Buprenorphine May Curb Opioid-Induced Respiratory Depression Buprenorphine May Curb Opioid-Induced Respiratory Depression

High plasma concentrations of buprenorphine may reduce fentanyl-induced respiratory depression, new research suggests.

The primary endpoint measure in a small “proof of principal” pharmacology study was effect of escalating fentanyl dosing on respiratory depression by way of decreased isohypercapnic minute ventilation (VE) ― or volume of gas inhaled or exhaled per minute from the lungs.

Results showed the maximum decrease in highest-dose fentanyl-induced VE was almost 50% less for opioid-tolerant patients receiving a 2.0 ng/mL concentration of steady-state plasma buprenorphine than when receiving matching placebo.

Risk for apnea requiring stimulation after fentanyl dosing was also significantly lower with buprenorphine.

Dr Geert Jan Groeneveld

“Even though the study is small, a lot of data were collected which will allow us to very accurately predict which plasma concentrations, and therefore drug doses, are needed to protect people adequately in practice,” study co-investigator Geert Jan Groeneveld, MD, PhD, neurologist and clinical pharmacologist at the Centre for Human Drug Research, Leiden, the Netherlands, and professor of clinical neuropharmacology at Leiden University Medical Center, told Medscape Medical News.

He added the “beautiful results” were in line with what the researchers expected and although further research is needed, the study provides a lot of useful information for clinicians, he said.

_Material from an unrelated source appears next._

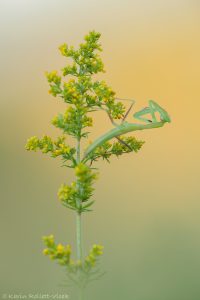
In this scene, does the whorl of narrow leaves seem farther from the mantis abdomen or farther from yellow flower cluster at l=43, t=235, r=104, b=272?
yellow flower cluster at l=43, t=235, r=104, b=272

“I think this is an approach that works, and this study makes that clear,” Groeneveld added.

The findings were published online January 27 in PLoS One.

High Death Rate From Synthetic Opioids

A recent report from the Centers for Disease Control and Prevention (CDC) noted that between June 2020 and June 2021, there were more than 100,000 drug overdose deaths in the United States. Of these, more than 73,000 were attributed to opioids and more than 60,000 to synthetic opioids such as fentanyl.

Most opioid-related overdose deaths in the United States are attributable to synthetic opioids “that can unexpectedly cause respiratory depression by being ingested as a substitute for heroin or with [other] drugs,” Indivior noted in a press release.

Buprenorphine is a partial agonist that “binds with high affinity to mu-opioid receptors but displays partial respiratory depression effects,” the investigators write.

As reported by Medscape Medical News, the US Food and Drug Administration (FDA) approved buprenorphine extended release (Sublocade, Indivior) in 2017 as the first once-monthly injection for the treatment of opioid use disorder.

In the current study, which was conducted in Leiden, the Netherlands, investigators used continuous IV buprenorphine in order to “mimic” the sustained plasma concentrations of the drug that can be delivered with the long-acting injectable, Christian Heidbreder, PhD, chief scientific officer at Indivior, noted.

“This was an experimental medicine study, whereby we used intravenous buprenorphine to really understand the interaction with escalating doses of fentanyl” on respiratory depression, he told Medscape Medical News.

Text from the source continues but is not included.